Make Courts "Democratically Accountable"?

That is the suggestion of Lani Guinier, commenting on the sort of Obamanations that will be nominated to the Supreme Court if the Democrats win the presidency this fall.

Harvard law professor Lani Guinier hopes to get scholars, as well as judges, to rethink the role of a Supreme Court justice, a role she describes as "the justice as a teacher in a national seminar, an educator."

"They're not just making laws and delivering those tablets from Mount Olympus," Guinier said. "The project of being a Supreme Court justice is also a project of being an important citizen in a democracy."

While Guinier said she would not necessarily argue that the next president should nominate a politician, she said it was important to "make the court more democratically accountable."

Funny, I've read the US Constitution -- it does not include any role for a justice as "teacher in a national seminar". It vests them with the judicial power -- the authority to interpret and apply the laws and the Constitution.
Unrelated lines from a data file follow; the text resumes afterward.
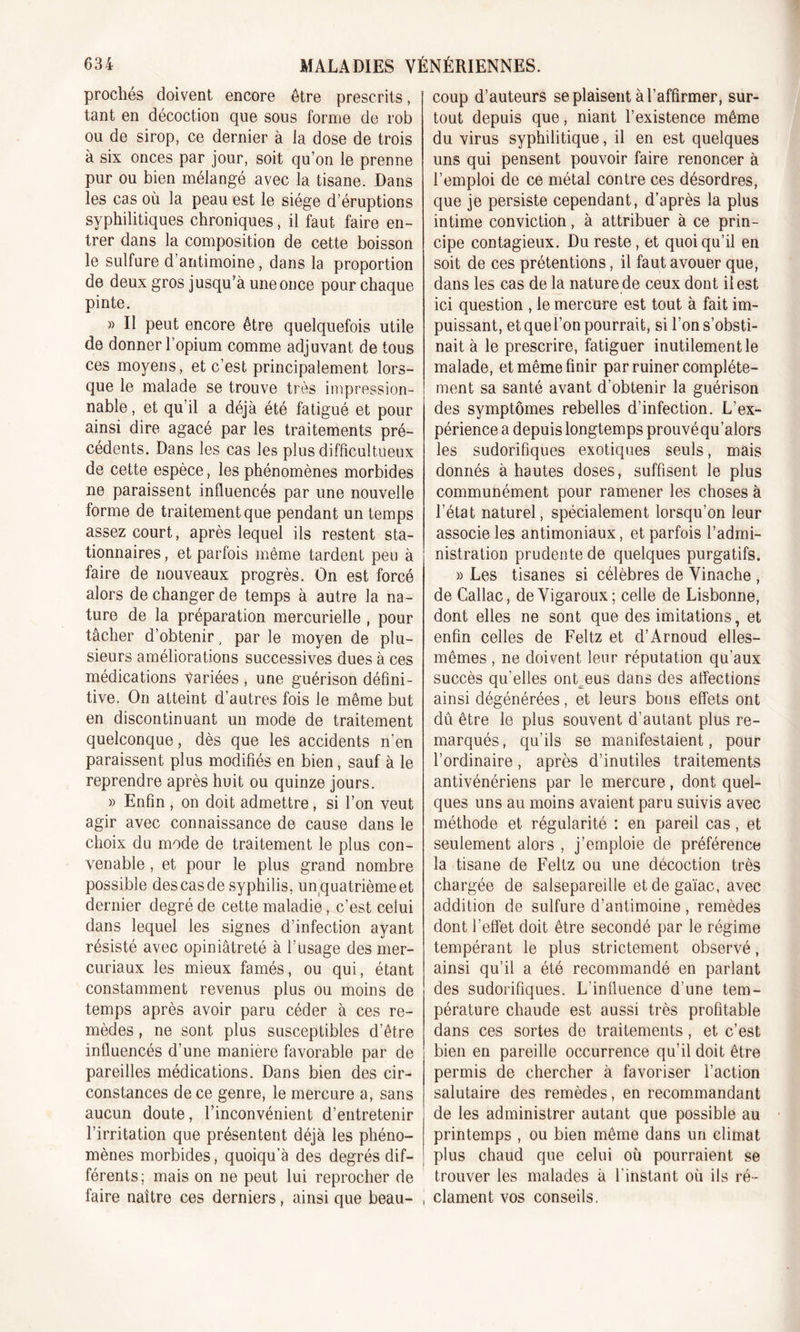 634 MALADIES VÉNÉRIENNES.

prochés doivent encore être prescrits, tant en décoction que sous forme de rob ou de sirop, ce dernier à la dose de trois à six onces par jour, soit qu'on le prenne pur ou bien mélangé avec la tisane. Dans les cas où la peau est le siége d'éruptions syphilitiques chroniques, il faut faire entrer dans la composition de cette boisson le sulfure d'antimoine, dans la proportion de deux gros jusqu'à une once pour chaque pinte.

» Il peut encore être quelquefois utile de donner l'opium comme adjuvant de tous ces moyens, et c'est principalement lorsque le malade se trouve très impressionnable, et qu'il a déjà été fatigué et pour ainsi dire agacé par les traitements précédents. Dans les cas les plus difficultueux de cette espèce, les phénomènes morbides ne paraissent influencés par une nouvelle forme de traitement que pendant un temps assez court, après lequel ils restent stationnaires, et parfois même tardent peu à faire de nouveaux progrès. On est forcé alors de changer de temps à autre la nature de la préparation mercurielle, pour tâcher d'obtenir, par le moyen de plusieurs améliorations successives dues à ces médications variées, une guérison définitive. On atteint d'autres fois le même but en discontinuant un mode de traitement quelconque, dès que les accidents n'en paraissent plus modifiés en bien, sauf à le reprendre après huit ou quinze jours.

» Enfin, on doit admettre, si l'on veut agir avec connaissance de cause dans le choix du mode de traitement le plus convenable, et pour le plus grand nombre possible des cas de syphilis, un quatrième et dernier degré de cette maladie, c'est celui dans lequel les signes d'infection ayant résisté avec opiniâtreté à l'usage des mercuriaux les mieux famés, ou qui, étant constamment revenus plus ou moins de temps après avoir paru céder à ces remèdes, ne sont plus susceptibles d'être influencés d'une manière favorable par de pareilles médications. Dans bien des circonstances de ce genre, le mercure a, sans aucun doute, l'inconvénient d'entretenir l'irritation que présentent déjà les phénomènes morbides, quoiqu'à des degrés différents; mais on ne peut lui reprocher de faire naître ces derniers, ainsi que beaucoup d'auteurs se plaisent à l'affirmer, surtout depuis que, niant l'existence même du virus syphilitique, il en est quelques uns qui pensent pouvoir faire renoncer à l'emploi de ce métal contre ces désordres, que je persiste cependant, d'après la plus intime conviction, à attribuer à ce principe contagieux. Du reste, et quoi qu'il en soit de ces prétentions, il faut avouer que, dans les cas de la nature de ceux dont il est ici question, le mercure est tout à fait impuissant, et que l'on pourrait, si l'on s'obstinait à le prescrire, fatiguer inutilement le malade, et même finir par ruiner complétement sa santé avant d'obtenir la guérison des symptômes rebelles d'infection. L'expérience a depuis longtemps prouvé qu'alors les sudorifiques exotiques seuls, mais donnés à hautes doses, suffisent le plus communément pour ramener les choses à l'état naturel, spécialement lorsqu'on leur associe les antimoniaux, et parfois l'administration prudente de quelques purgatifs.

» Les tisanes si célèbres de Vinache, de Callac, de Vigaroux; celle de Lisbonne, dont elles ne sont que des imitations, et enfin celles de Feltz et d'Arnoud elles-mêmes, ne doivent leur réputation qu'aux succès qu'elles ont eus dans des affections ainsi dégénérées, et leurs bons effets ont dû être le plus souvent d'autant plus remarqués, qu'ils se manifestaient, pour l'ordinaire, après d'inutiles traitements antivénériens par le mercure, dont quelques uns au moins avaient paru suivis avec méthode et régularité : en pareil cas, et seulement alors, j'emploie de préférence la tisane de Feltz ou une décoction très chargée de salsepareille et de gaïac, avec addition de sulfure d'antimoine, remèdes dont l'effet doit être secondé par le régime tempérant le plus strictement observé, ainsi qu'il a été recommandé en parlant des sudorifiques. L'influence d'une température chaude est aussi très profitable dans ces sortes de traitements, et c'est bien en pareille occurrence qu'il doit être permis de chercher à favoriser l'action salutaire des remèdes, en recommandant de les administrer autant que possible au printemps, ou bien même dans un climat plus chaud que celui où pourraient se trouver les malades à l'instant où ils réclament vos conseils.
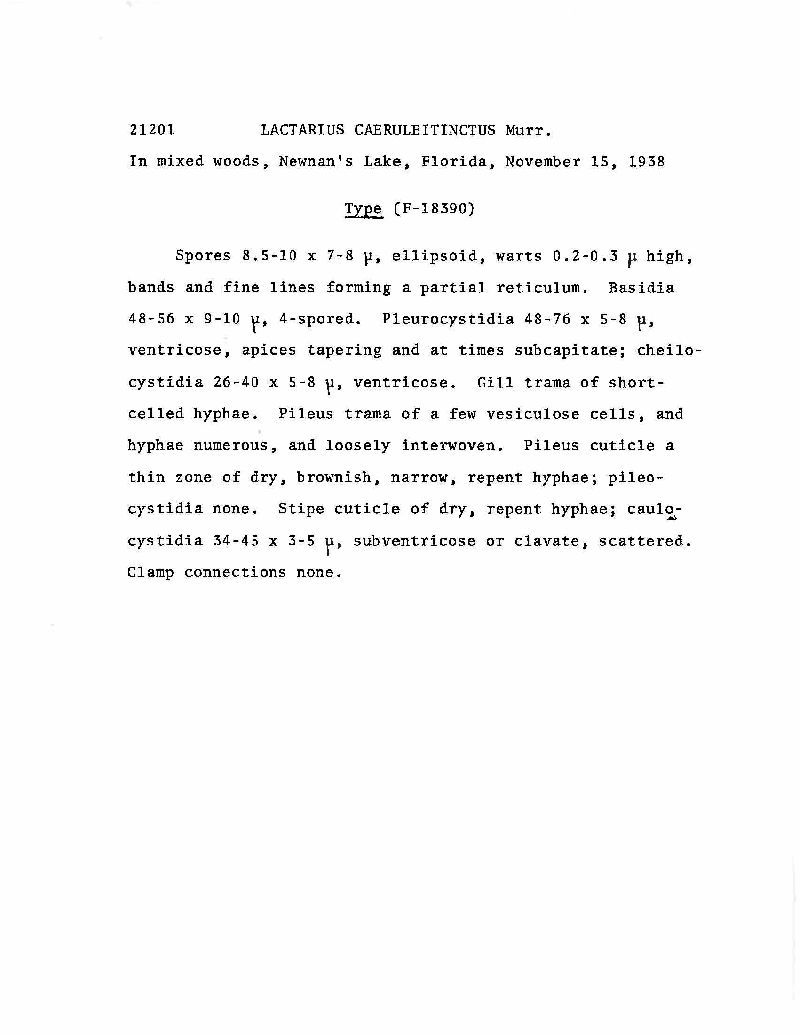 21201 LACTARIUS CAERULEITINCTUS Murr.

In mixed woods, Newnan's Lake, Florida, November 15, 1938

Type (F-18390)

Spores 8.5-10 x 7-8 µ, ellipsoid, warts 0.2-0.3 µ high, bands and fine lines forming a partial reticulum. Basidia 48-56 x 9-10 µ, 4-spored. Pleurocystidia 48-76 x 5-8 µ, ventricose, apices tapering and at times subcapitate; cheilocystidia 26-40 x 5-8 µ, ventricose. Gill trama of short-celled hyphae. Pileus trama of a few vesiculose cells, and hyphae numerous, and loosely interwoven. Pileus cuticle a thin zone of dry, brownish, narrow, repent hyphae; pileocystidia none. Stipe cuticle of dry, repent hyphae; caulocystidia 34-45 x 3-5 µ, subventricose or clavate, scattered. Clamp connections none.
Indeed, too many judges have forgotten that since the 1930s, believing that the language of statutes and Constitutional provisions are secondary to the latest legal theory or foreign law and precedent.

But if she really wants to make the Supreme Court (and the rest of the courts, too) "democratically accountable", I've got an idea -- let's follow the model here in Texas. Let's bring some real democracy into the picture by allowing the voters to democratically elect judges.

Indeed, let me offer a proposal. We have nine Supreme Court justices Let's break them into three separate classes, just like we do Senators. Stagger their elections -- put three of them up for election to a twelve year term every four years, during the even-numbered year in which there is not a presidential election. Give Circuit Court judges eight year terms, staggered so that half are reelected every four years in the non-presidential year. Put District Court judges on the ballot every four years, during the non-presidential year.

Oh, wait, you don't want them THAT democratically accountable? You're afraid that the people will vote the entire Ninth Circuit off the island? That the justices who oppose the Second Amendment and coddle terrorists and teenage killers would be booted from the bench -- along with any judge who tried to impose gay marriage nationwide? Isn't that "democratic accountability"?

Oh, I see -- what you meant is that the justices must be "Democratically accountable". That there must be some mechanism for getting them to always rule in a manner consistent with the Democrat platform, since it is so hard to get many of its more liberal ideas enacted by legislative bodies that are "democratically accountable".

And given that the overwhelming majority of Americans view the Supreme Court as "just right" or "too liberal", I find your suggestion that the Court doesn;t really represent the mainstream of the American mind to be rather disingenuous anyway.